0

I try to allow users to upload files and save directly in Google Cloud Storage. I use Node.js as server.

The bellow code works, but...

const uploadFile = async (req, res, next) => {
    const file = bucket.file('sample/folder/file.txt');
    // Create a pass through stream from a string
    const passthroughStream = new stream.PassThrough();
    
    passthroughStream.pipe(file.createWriteStream()).on('finish', () => {
        // The file upload is complete
        console.log('write-stream ended');
        res.status(200).send({
            succes: true
        });
    });
    req.on('data', chunk => {
        passthroughStream.write(chunk);
    });
    req.on('end', () => {
        passthroughStream.end();
        console.log('request ended');
    });
};

What I get is this:

------WebKitFormBoundaryzsP9s0Bs6TksaKXo
Content-Disposition: form-data; name="teste.txt"; filename="teste.txt"
Content-Type: text/plain
... rest of the text file...
------WebKitFormBoundaryzsP9s0Bs6TksaKXo--

Not sure if it matters, I created a 8Mb txt file to make sure there will me more chunks. Only in the end and at the beginning I have this txt.
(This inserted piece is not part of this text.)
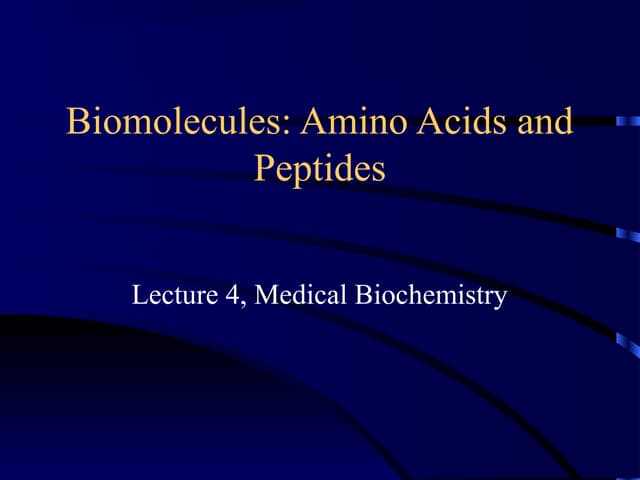 Biomolecules: Amino Acids and Peptides

Lecture 4, Medical Biochemistry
How do I get rid of it? Alternatively: how to do id in another way?

SharpBCD
  • 547
  • 1
  • 7
  • 25
  • Have you checked [Signed URLs](https://cloud.google.com/storage/docs/access-control/signed-urls)? You can upload files directly from client using them. – Dharmaraj Oct 07 '22 at 15:42
  • Nope. I knew only about downloading with signed url. – SharpBCD Oct 07 '22 at 16:25
  • They can use used to upload files as well. You make an API call to your backend, that'll generate a signed URL, then the client can use it to upload the file directly to GCS. – Dharmaraj Oct 07 '22 at 16:26
  • Could work as a workaround but i rather have control over it. I need to save some stuff in db also after the upload is complete – SharpBCD Oct 07 '22 at 16:41
  • You could use [Cloud Storage Triggers](https://firebase.google.com/docs/functions/gcp-storage-events) for Cloud Functions that'll run after a file is uploaded to run some logic. This way users won't have to wait until the image is uploaded to server and then to GCS. But maybe you can try passing base64 strings to server and then follow [this answer](https://stackoverflow.com/questions/42879012/how-do-i-upload-a-base64-encoded-image-string-directly-to-a-google-cloud-stora) to upload to GCS> – Dharmaraj Oct 07 '22 at 16:44
  • Why all this workaround? What i made works, i just need to get rid of the headers. The txt is just example, users upload movies and large pictures. – SharpBCD Oct 07 '22 at 18:22

1 Answers1

0

The solution was to use a library (formidable in this case) and let them handle the stream.

How ever it does NOT work so don't take this approach if you're trying to.

GCS is considerably slower than hdd so, when uploading large files, it consume all available memory from RAM or hdd/buffer. Linux crush or nginx reports no space available.

  • Most elegant solution is with signed URL, clients uploads directly in gcs. However I've met another problem, I will post it in another issues, here, on stackoverflow.
  • Compromise solution that is currently in use is to upload the file on the server, upload it from server to gcs and then delete it from server. It takes about twice the amount of time, not very elegant, but it's working.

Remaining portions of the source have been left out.